Statoil has made a small gas discovery with a third wildcat drilled in the frontier Hoop area of the Barents Sea off Norway but failed to find targeted oil with the probe at the Mercury prospect.
The 7324/9-1 well, drilled by semi-submersible Transocean Spitsbergen about 20 kilometres south-east of OMV’s earlier Wisting Central discovery, hit about 10 metres of gas-filled reservoir of good quality in the Sto formation and a 50-metre reservoir in the Snadd structure of generally poor quality, according to the Norwegian Petroleum Directorate.
The agency’s preliminary estimate for the size of the discovery was between 1 billion and 2 billion cubic metres of recoverable gas resources.
However, the well result is likely to come as a disappointment to Statoil, which was targeting primarily oil given the lack of existing infrastructure for gas exports in the remote Arctic region.
Conversely, it will be a further cause for celebration for Greenpeace, which has been opposing the Arctic drilling campaign due to the potential risk of an oil spill that could hit the Bear Island nature reserve farther north, after the earlier Atlantis and Apollo wells also failed to deliver the goods.
Statoil confirmed in a statement that none of the three wells have resulted in commercial discoveries, with Atlantis yielding only a small gas find and Apollo coming up dry, and that it had now wrapped up drilling in Hoop for this year.
“We are naturally disappointed with the results of this summer’s drilling campaign in the Hoop area,” said senior vice president for Norway exploration Irene Rummelhoff.
She underlined though that Statoil would press on with its Barents exploration effort despite the setbacks, saying that only six wells had been drilled to date in the 15,000 square-kilometre Hoop area and that dry wells “are part of the game in frontier exploration”.
“We will now analyse the data we have acquired in the wells and incorporate it in our subsurface models. We have confirmed a working petroleum system in Hoop, but need to work further to understand the migration and where the oil has accumulated,” Rummelhoff added.
The Mercury probe - the first well to be sunk in Statoil-operated production licence 614 – was drilled to a vertical depth of 1060 metres in a water depth of 414 metres and has now been permanently plugged and abandoned.
The state-owned oil company holds a 60% operating stake in the licence with sole partner Idemitsu holding the remaining 40%.

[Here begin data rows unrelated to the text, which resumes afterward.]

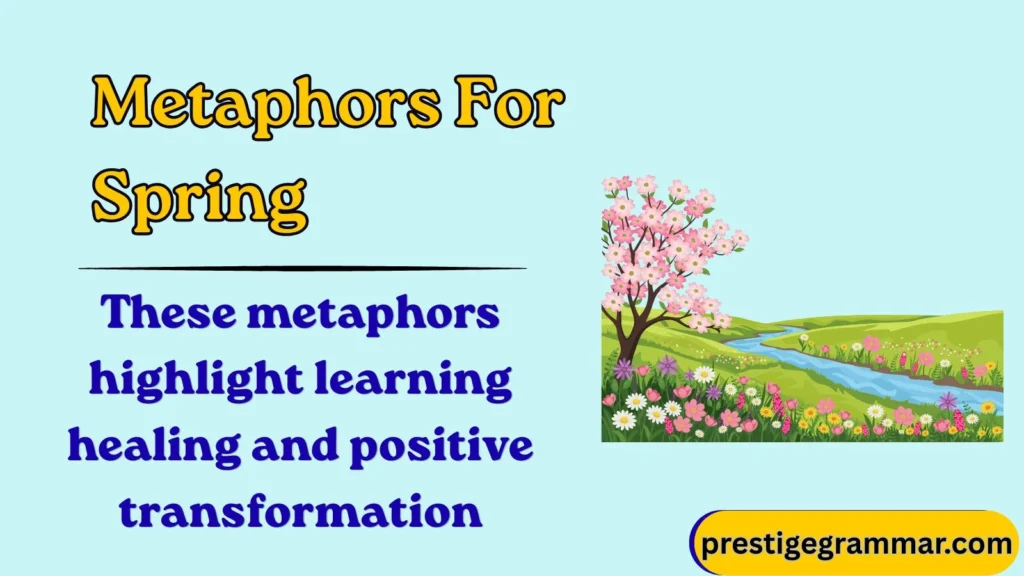 Metaphors For Spring

These metaphors highlight learning healing and positive transformation

prestigegrammar.com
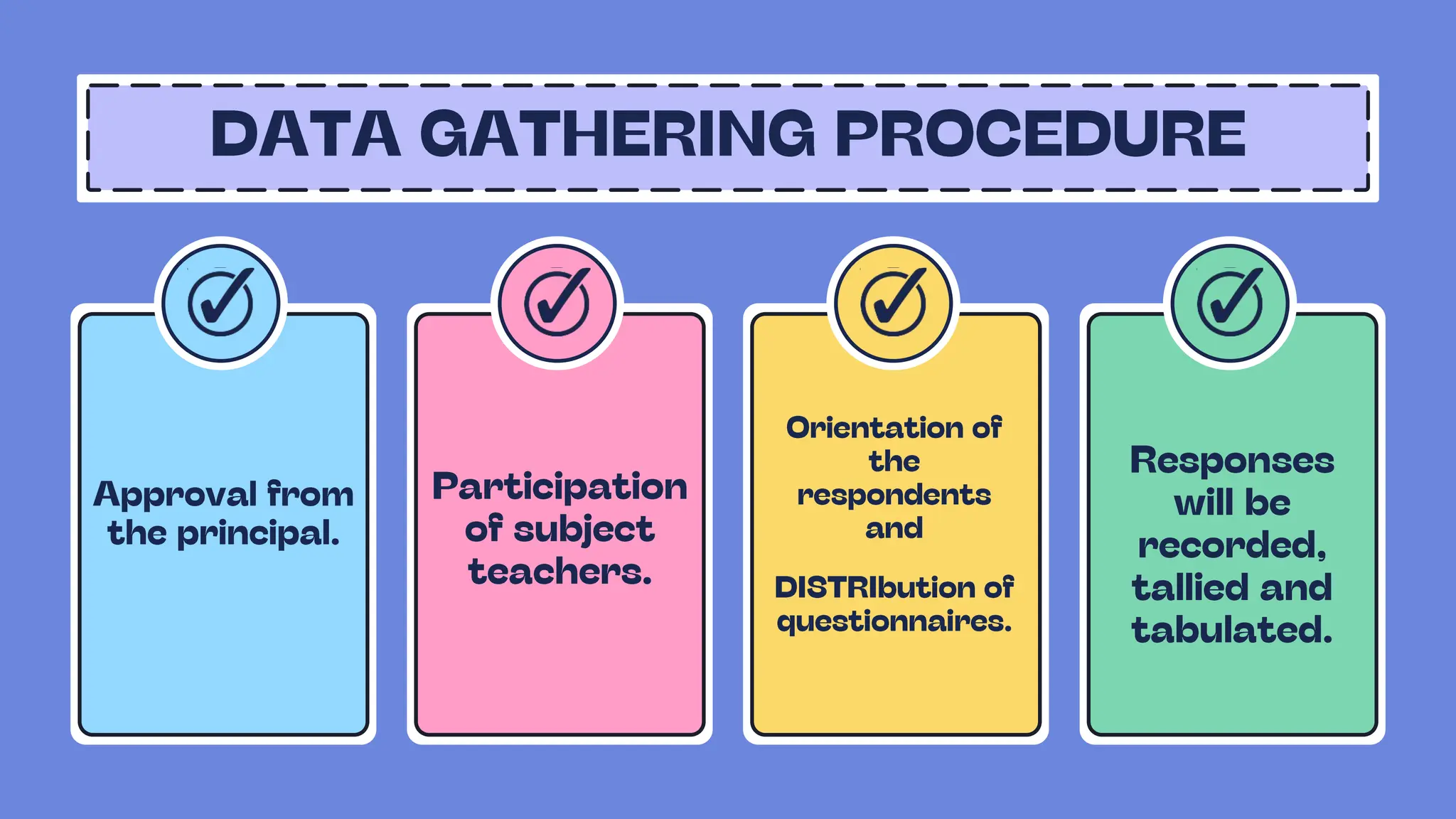 DATA GATHERING PROCEDURE

Approval from the principal.

Participation of subject teachers.

Orientation of the respondents and

DISTRIbution of questionnaires.

Responses will be recorded, tallied and tabulated.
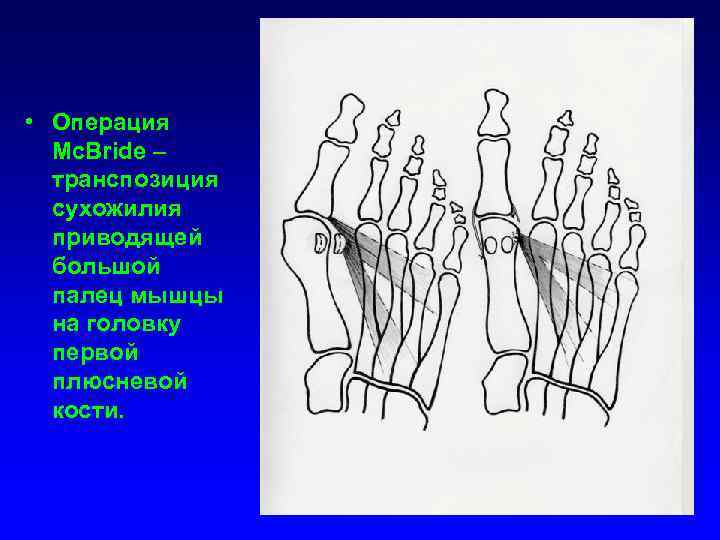 • Операция McBride – транспозиция сухожилия приводящей большой палец мышцы на головку первой плюсневой кости.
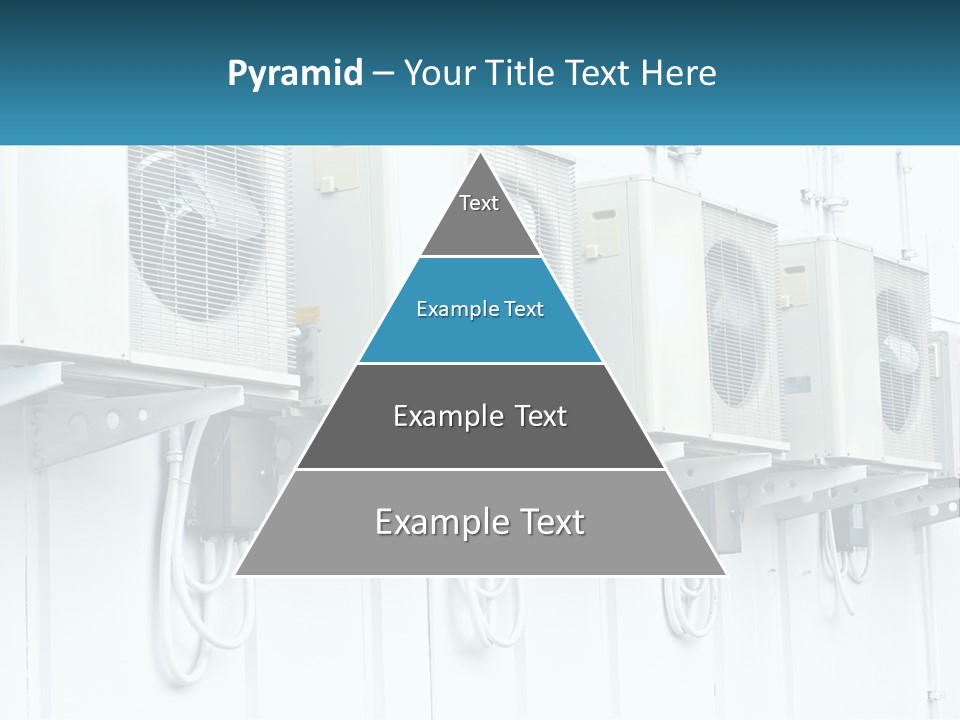 Pyramid – Your Title Text Here

Text

Example Text

Example Text

Example Text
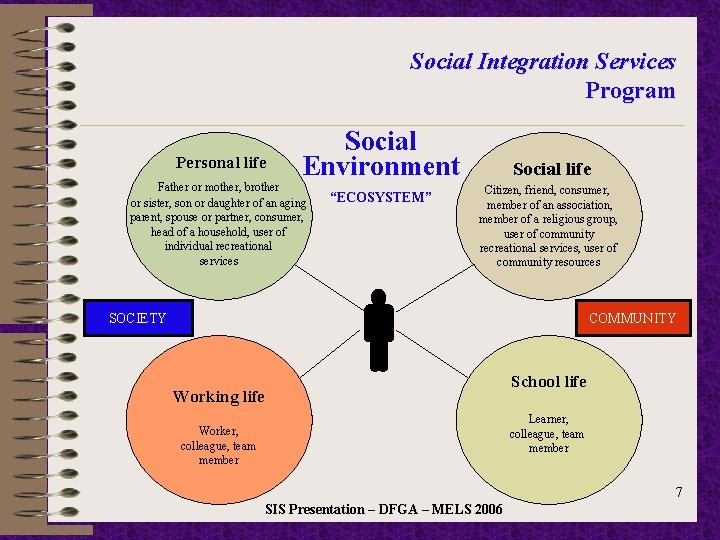 Social Integration Services Program

Social Environment

"ECOSYSTEM"

Personal life

Father or mother, brother or sister, son or daughter of an aging parent, spouse or partner, consumer, head of a household, user of individual recreational services

Social life

Citizen, friend, consumer, member of an association, member of a religious group, user of community recreational services, user of community resources

SOCIETY

COMMUNITY

Working life

Worker, colleague, team member

School life

Learner, colleague, team member

7

SIS Presentation – DFGA – MELS 2006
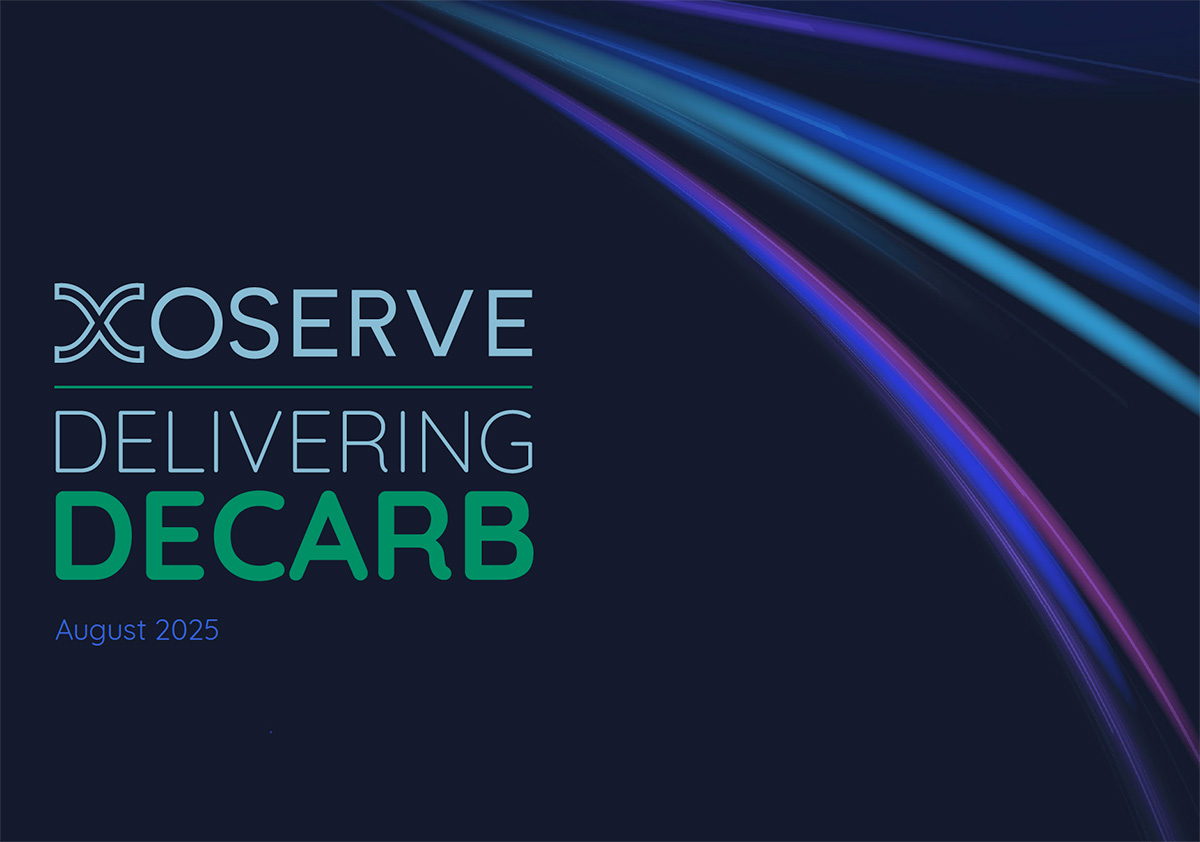 XOSERVE

DELIVERING
DECARB

August 2025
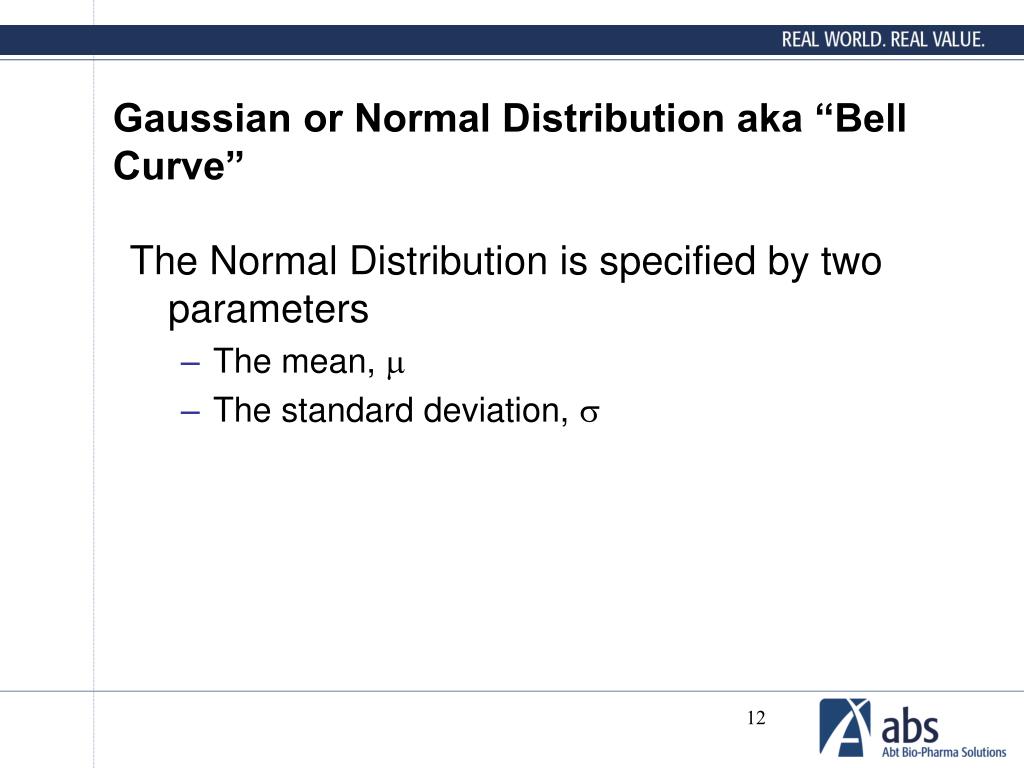 REAL WORLD. REAL VALUE.

Gaussian or Normal Distribution aka “Bell Curve”

The Normal Distribution is specified by two parameters

– The mean, $\mu$

– The standard deviation, $\sigma$

12

abs
Abt Bio-Pharma Solutions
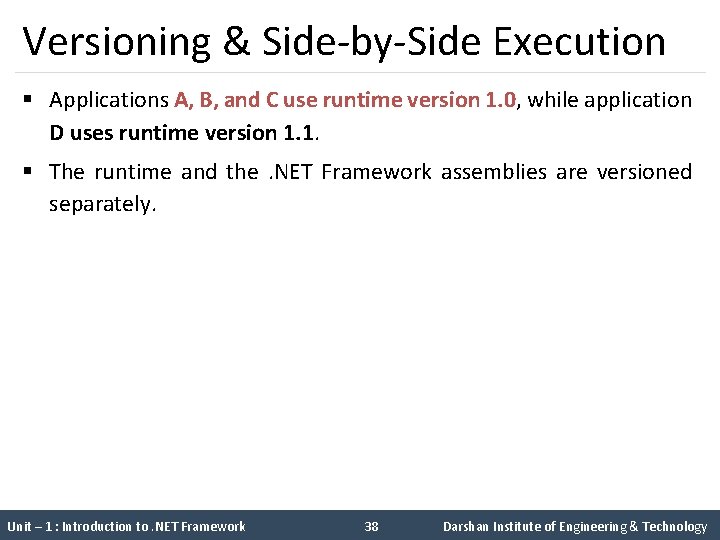 Versioning & Side-by-Side Execution

▪ Applications A, B, and C use runtime version 1.0, while application D uses runtime version 1.1.

▪ The runtime and the .NET Framework assemblies are versioned separately.

Unit – 1 : Introduction to .NET Framework 38 Darshan Institute of Engineering & Technology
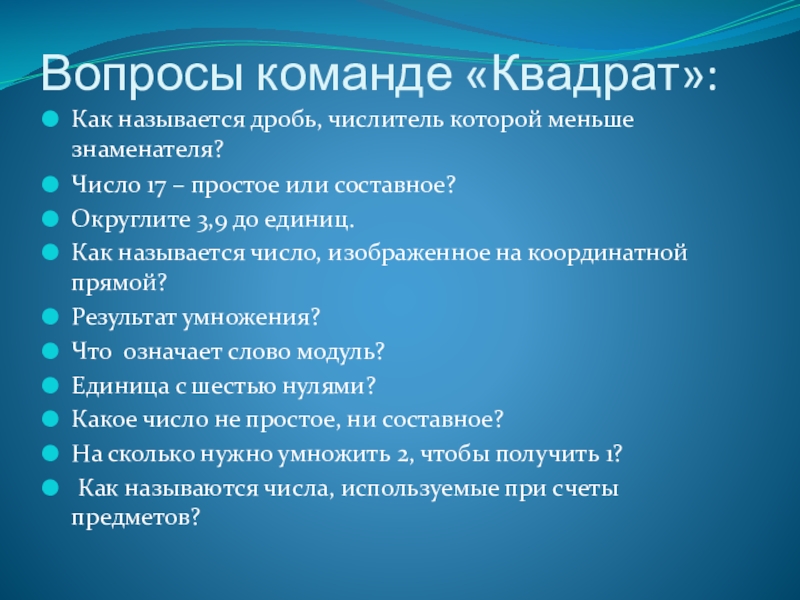 Вопросы команде «Квадрат»:

Как называется дробь, числитель которой меньше знаменателя?

Число 17 – простое или составное?

Округлите 3,9 до единиц.

Как называется число, изображенное на координатной прямой?

Результат умножения?

Что означает слово модуль?

Единица с шестью нулями?

Какое число не простое, ни составное?

На сколько нужно умножить 2, чтобы получить 1?

Как называются числа, используемые при счеты предметов?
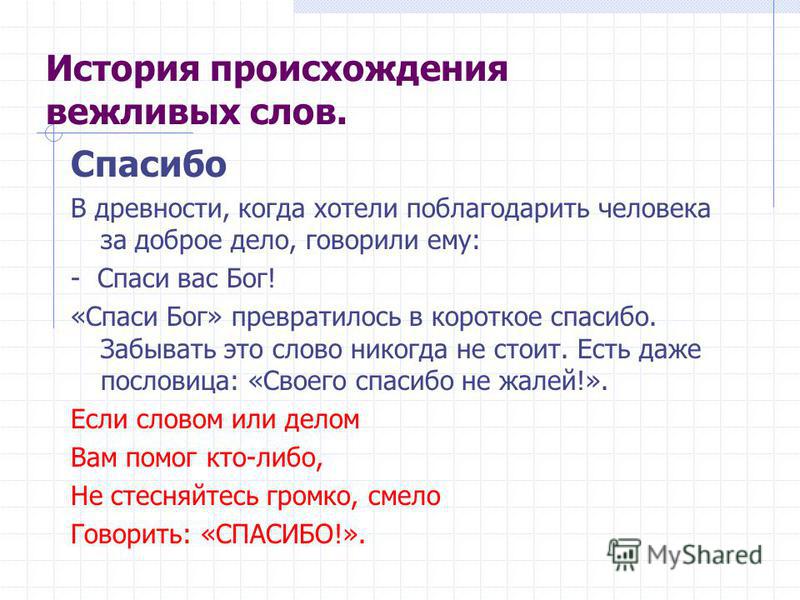 История происхождения вежливых слов.

Спасибо

В древности, когда хотели поблагодарить человека за доброе дело, говорили ему:

- Спаси вас Бог!

«Спаси Бог» превратилось в короткое спасибо. Забывать это слово никогда не стоит. Есть даже пословица: «Своего спасибо не жалей!».

Если словом или делом
Вам помог кто-либо,
Не стесняйтесь громко, смело
Говорить: «СПАСИБО!».

MyShared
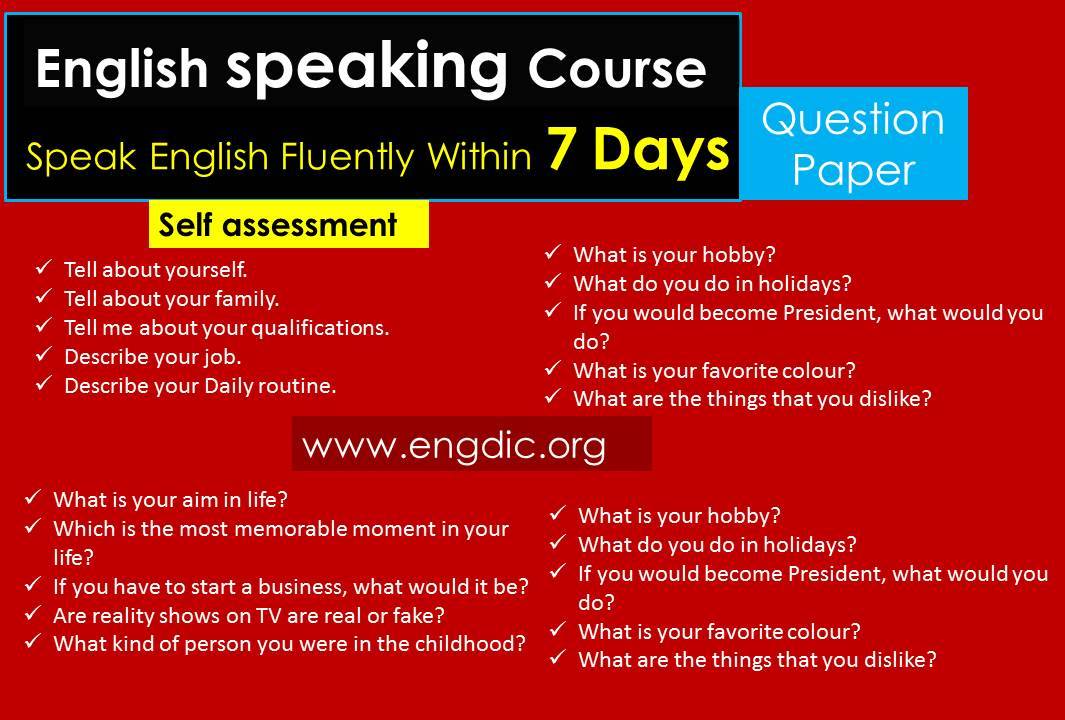 English speaking Course
Speak English Fluently Within 7 Days

Question Paper

Self assessment

✓ Tell about yourself.
✓ Tell about your family.
✓ Tell me about your qualifications.
✓ Describe your job.
✓ Describe your Daily routine.

✓ What is your hobby?
✓ What do you do in holidays?
✓ If you would become President, what would you do?
✓ What is your favorite colour?
✓ What are the things that you dislike?

www.engdic.org

✓ What is your aim in life?
✓ Which is the most memorable moment in your life?
✓ If you have to start a business, what would it be?
✓ Are reality shows on TV are real or fake?
✓ What kind of person you were in the childhood?

✓ What is your hobby?
✓ What do you do in holidays?
✓ If you would become President, what would you do?
✓ What is your favorite colour?
✓ What are the things that you dislike?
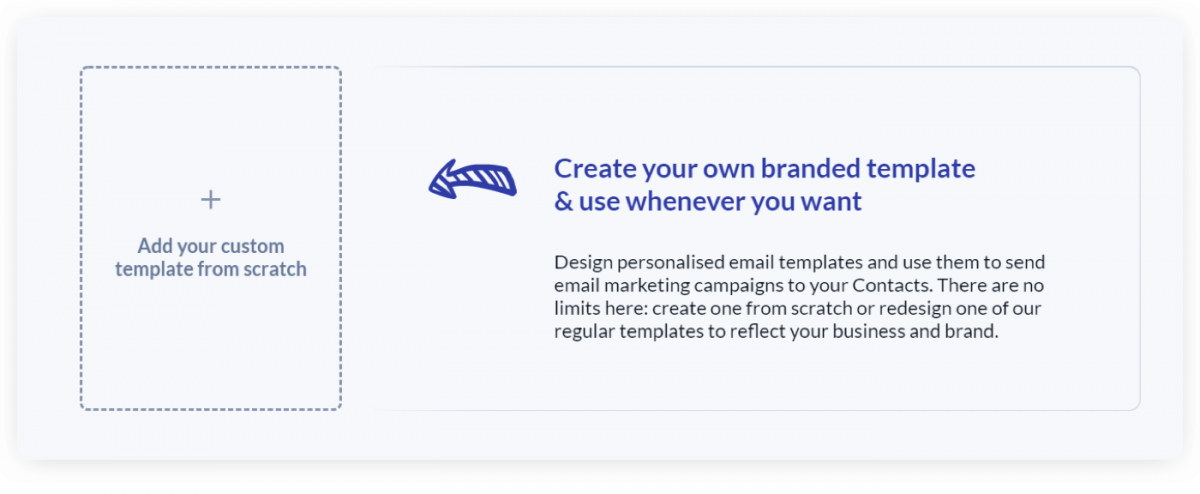 +

Add your custom template from scratch

Create your own branded template & use whenever you want

Design personalised email templates and use them to send email marketing campaigns to your Contacts. There are no limits here: create one from scratch or redesign one of our regular templates to reflect your business and brand.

Statoil is now mobilising the rig to drill another Barents prospect, Ensis, with the 7125/4-3 well to be spudded shortly in a water depth of 294 metres in its operated PL393B and expected to take 30 days.
The same rig has also been lined up to drill further Barents wildcats later this year at the Pingvin and Isfjell prospects, and could also be used to drill two more upcoming wells at other prospects in the area – Saturn and Askepott.